§ **TEXT FOR ANALYSIS**
I've just had a look at your wolves mate and they are fantastic, well done for getting so mant done as well you put me to shame!


----------



## Midge913 (Oct 21, 2010)

Thanks for the link to your blog Munky. I will have to try out some of those gold recipes.


----------



## Munky (Oct 2, 2008)

Let me know what you think of them please. 
I use Tau Sept Ochre as a base for gold and bone now, the gold goes on straight over the Yellow which helps loads lol


----------



## Munky (Oct 2, 2008)

And the latest addition the first Lone Wolf Odin


----------



## Khorne's Fist (Jul 18, 2008)

I was just about to update my SW plog Munky, but these guys are making me feel slightly inadequate. Beautiful looking models.


----------



## Midge913 (Oct 21, 2010)

Beautiful work Munky!


----------



## TheReverend (Dec 2, 2007)

that lone wolf looks really good! pretty grumpy too


----------



## Munky (Oct 2, 2008)

No don't be put off mate!! yours are sweet man, I'm the slowest painter ever so I'l be way behind you.

I like the Grumpy look, in the far future there is only Grumpy Mehreeens


----------



## Disciple_of_Ezekiel (May 23, 2010)

Munky said:


> And the latest addition the first Lone Wolf Odin


OHHH WOW!

Great job dude! Loving the worn/battle hardend look he has about him!

+Rep from me!

Regards,
DoE


----------



## Munky (Oct 2, 2008)

Thanks man, I am really liking his face for some reason it keeps standing out as the best bit!

It's all to do with the Shadow grey was around the eyes I think?


----------



## Khorne's Fist (Jul 18, 2008)

Munky said:


> Thanks man, I am really liking his face for some reason it keeps standing out as the best bit!


I think it has to do with the SW kits having some of the best sculpted faces of any of the GW kits. I've been painting a lot of them since they came out, and you only realise how detailed they are when you start putting paint on them.


----------



## Midge913 (Oct 21, 2010)

Khorne's Fist said:


> I think it has to do with the SW kits having some of the best sculpted faces of any of the GW kits. I've been painting a lot of them since they came out, and you only realise how detailed they are when you start putting paint on them.


I totally agree with you on the detail in the faces and really the kits in general. You both are sorely tempting me to start a Puppies army.


----------



## Khorne's Fist (Jul 18, 2008)

Midge913 said:


> You both are sorely tempting me to start a Puppies army.


DO IT! DO IT NOW! :wink:


----------



## TheReverend (Dec 2, 2007)

haha, yeah, do it!! DOO IT!! 

The shadow grey around the eyes is a really nice touch. I have real problems with painting eyes, and the only model recently where I did a decent job, I messed up the rest of the mini!! haha (curse you Logan Grimnar!!)


----------



## Midge913 (Oct 21, 2010)

Khorne's Fist said:


> DO IT! DO IT NOW! :wink:


Well, I may not start a whole army, but I may pick up a few show pieces over the course of the next couple of months and paint them up. I have too many projects on the books at the moment to really start in on a new army, but I may in the future


----------



## Munky (Oct 2, 2008)

Thanks for your comments fellas, there will be more soon my whole hobby world is messed up right now due to spending the last 10 months negotiating the sale of a house..........and it still aint over yet! :angry:


----------

§ **MATERIAL PROVIDED**
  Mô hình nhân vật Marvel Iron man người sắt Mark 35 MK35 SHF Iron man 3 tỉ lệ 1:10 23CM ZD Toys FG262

§ **EXERCISE REQUIREMENTS**
Rewrite the forum thread starting with "haha, yeah, do" and going on through "you Logan Grimnar!!)", putting "Ragnar Blackmane" in place of "Logan Grimnar". Work only from the forum thread and leave the material out of it.

§ **RESULT OF THE TASK**
haha, yeah, do it!! DOO IT!! 

The shadow grey around the eyes is a really nice touch. I have real problems with painting eyes, and the only model recently where I did a decent job, I messed up the rest of the mini!! haha (curse you Ragnar Blackmane!!)